- Born: 1909 Spain, Guadalajara
- Died: 2001, (92 years) Spain, Madrid
- Education: University of Salamanca
- Occupations: Journalist, Spy

= Ángel Alcázar de Velasco =

Spanish journalist (1909–2001)

Ángel Alcázar de Velasco (1909 in Mondéjar – 2001 in Galapagar) was an apprentice bullfighter, Falangist, journalist and spy.

==Early life==
His origins are humble. He earned a degree in Philosophy from the University of Salamanca in 1932. He was a Falangist from the beginning, and was awarded with the Palma de Plata by José Antonio Primo de Rivera in 1934. During those years, he worked as a journalist in the Falangist press and for the newspaper La Nación. He travelled as a correspondent to places like Ethiopia (during the Second Italo-Abyssinian War), where he met the German Wilhelm Oberbeil. Oberbeil was the one who introduced him to the Abwehr, a German military intelligence (information gathering) organization, in Berlin in 1935. At the outbreak of the Spanish Civil War, he was a prisoner in Larrínaga, Bilbao, but he succeeded in escaping.

## Tasks to complete
A. Reproduce the passage of the article on Ángel Alcázar de Velasco starting at "- Born: 1909" and ending at "journalist and spy.".
B. Answer these on the article on Ángel Alcázar de Velasco:
(i) At which university did he earn his degree in Philosophy, and in what year?
(ii) Who awarded him the Palma de Plata?
(iii) Where was he a prisoner at the outbreak of the Spanish Civil War?
The data after the article on Ángel Alcázar de Velasco isn't needed.

## Given information

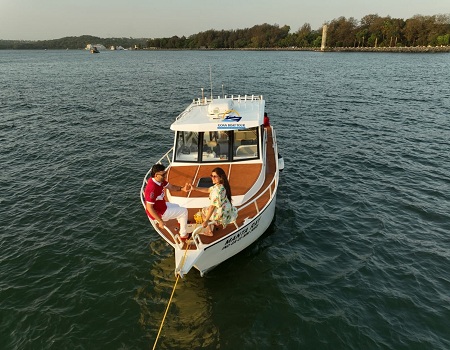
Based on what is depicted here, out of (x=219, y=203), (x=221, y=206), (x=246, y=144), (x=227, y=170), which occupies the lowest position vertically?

## Response list
A.
- Born: 1909 Spain, Guadalajara
- Died: 2001, (92 years) Spain, Madrid
- Education: University of Salamanca
- Occupations: Journalist, Spy

= Ángel Alcázar de Velasco =

Spanish journalist (1909–2001)

Ángel Alcázar de Velasco (1909 in Mondéjar – 2001 in Galapagar) was an apprentice bullfighter, Falangist, journalist and spy.

B.
(i) The University of Salamanca, in 1932
(ii) José Antonio Primo de Rivera
(iii) In Larrínaga, Bilbao